Esa intensidad íntima no es replicable, ni siquiera comprensible, por mucho que los seguidores de la iconoclastia y la reforma del norte físico y espiritual nos vendan su fe como verdadera. No ignoro que los bárbaros han sido capaces de robar la superchería y el abalorio de nuestras cocinas místicas, el aparato formal y luminiscente del Barroco más extático, pero están incapacitados para desentrañar su misterio. Eso no quita para que algunos de nuestros jóvenes, y unos cuantos de nuestros mayores, cegados por el oropel y el prestigio de lo extranjero, sientan que lo nuestro ya no existe (aunque sea eterno), que está agotado, y compren la propaganda que nos desposee de una verdad propia.
Del mismo modo, algunos de los más señeros representantes de esa nueva luz hacia la ingesta, invadidos por la impaciencia, sienten que deben regresar a espiritualidades más primitivas, que tienen origen en cocinas que nunca existieron, centradas en el error primigenio de considerar al animal sacrificado o a la verdura arrancada de la tierra, como el centro único y excluyente de la magia, una simplificación que nos consuela porque nos dota de un origen, de un inicio al que agarrarnos para no ser conscientes de nuestro desamparo en esta intemperie horizontal que nunca empezó y que jamás acabará.
No, no hay punto de partida, es todo búsqueda, vagar perdidos, a la espera de una señal que casi nunca llega, pero que llegó.
Estas cosas no se saben si uno no ha sentido el desgarramiento del alma cuando acude a esas lumbres que no dan respuestas, sino que llevan las preguntas a otro nivel. Eso me lo dijo un día sin decírmelo Pedrito Sánchez, que habla bajito y reposado para no asustarnos con sus verdades en llamas. Yo aún sigo intentando descifrar qué me quiso explicar con ese alga transmutada en la ballena de Jonás, o con el pétalo asesino de cerdos, pero sé que no saber es el estado natural del que explora.

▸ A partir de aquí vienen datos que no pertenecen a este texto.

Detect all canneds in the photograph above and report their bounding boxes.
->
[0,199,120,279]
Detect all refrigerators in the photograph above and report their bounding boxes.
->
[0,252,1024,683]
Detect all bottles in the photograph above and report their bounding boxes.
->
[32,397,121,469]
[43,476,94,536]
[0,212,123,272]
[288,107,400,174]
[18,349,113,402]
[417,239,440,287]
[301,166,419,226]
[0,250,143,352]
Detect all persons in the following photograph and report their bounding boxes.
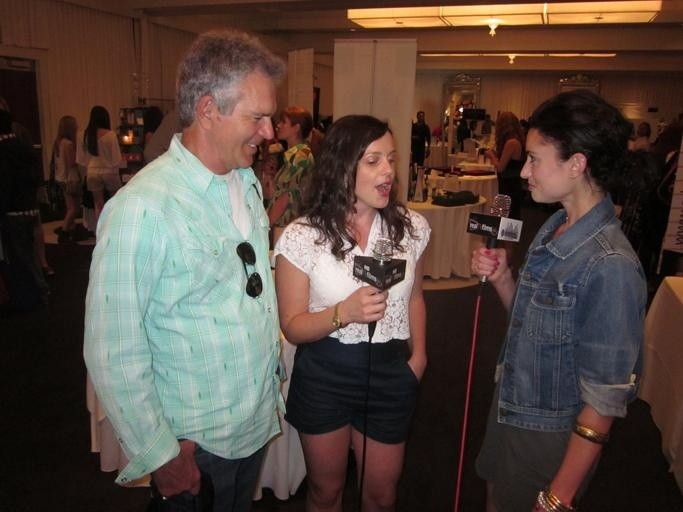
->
[77,106,122,220]
[82,28,288,511]
[143,106,164,164]
[50,116,81,230]
[1,97,56,312]
[272,115,427,511]
[624,116,651,152]
[471,88,648,512]
[255,104,333,251]
[648,116,681,277]
[414,110,461,167]
[485,111,525,219]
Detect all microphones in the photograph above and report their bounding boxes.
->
[466,194,523,297]
[353,237,408,335]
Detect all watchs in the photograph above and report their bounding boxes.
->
[332,302,343,329]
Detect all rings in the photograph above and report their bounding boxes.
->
[160,495,168,501]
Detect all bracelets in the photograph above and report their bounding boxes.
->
[536,486,573,512]
[572,422,610,444]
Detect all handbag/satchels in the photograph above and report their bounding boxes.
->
[46,178,63,203]
[80,175,95,209]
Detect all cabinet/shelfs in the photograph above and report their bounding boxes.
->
[117,107,162,172]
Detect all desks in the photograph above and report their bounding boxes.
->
[637,276,683,496]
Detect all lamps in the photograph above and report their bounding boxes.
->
[346,0,663,36]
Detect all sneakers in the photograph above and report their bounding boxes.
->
[58,228,88,246]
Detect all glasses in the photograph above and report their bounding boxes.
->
[236,242,262,298]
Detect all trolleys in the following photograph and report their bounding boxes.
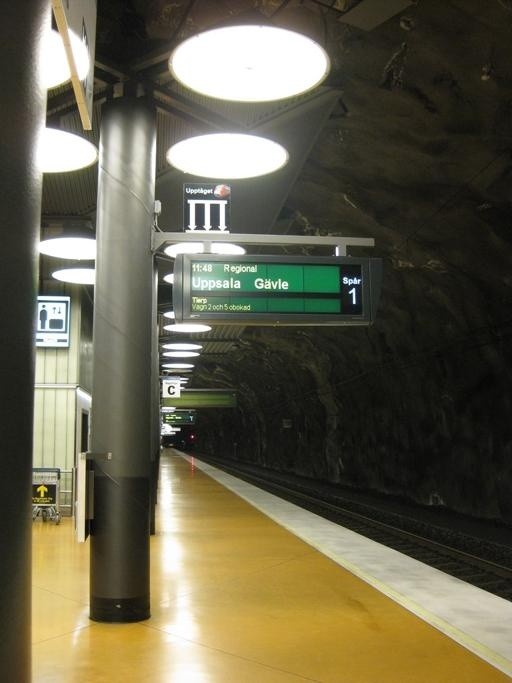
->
[32,466,64,525]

Lejos, muy lejos, allá donde los mapas de los que podemos fiarnos señalan la presencia de dragones y de abismos acuáticos, vislumbramos la sonrisa generosa y gentil de Andoni Adúriz, que hace siglos desapareció de nuestra vista en una de sus expediciones en busca de un nuevo paso al siguiente lugar. Sé que lo sabéis, pero hacedme caso a mí y a Circe, no os acerquéis, ignorad su bonhomía, su natural hospitalario, porque su canto amable es el canto de una sirena.
Nunca conseguimos llegar del todo a Fuentelgato, y nunca podemos marcharnos de allí. Esa es la maldición a la que nos ha conducido la mala idea de un demente que abrió todas las puertas del cielo, y todas las del infierno, para transformar la cocina que nos amparaba y consolaba en un señuelo de perdición, en una tentación irrevocable que nos tiene vagando a la busca de una razón, de un sentido, de una alcachofa.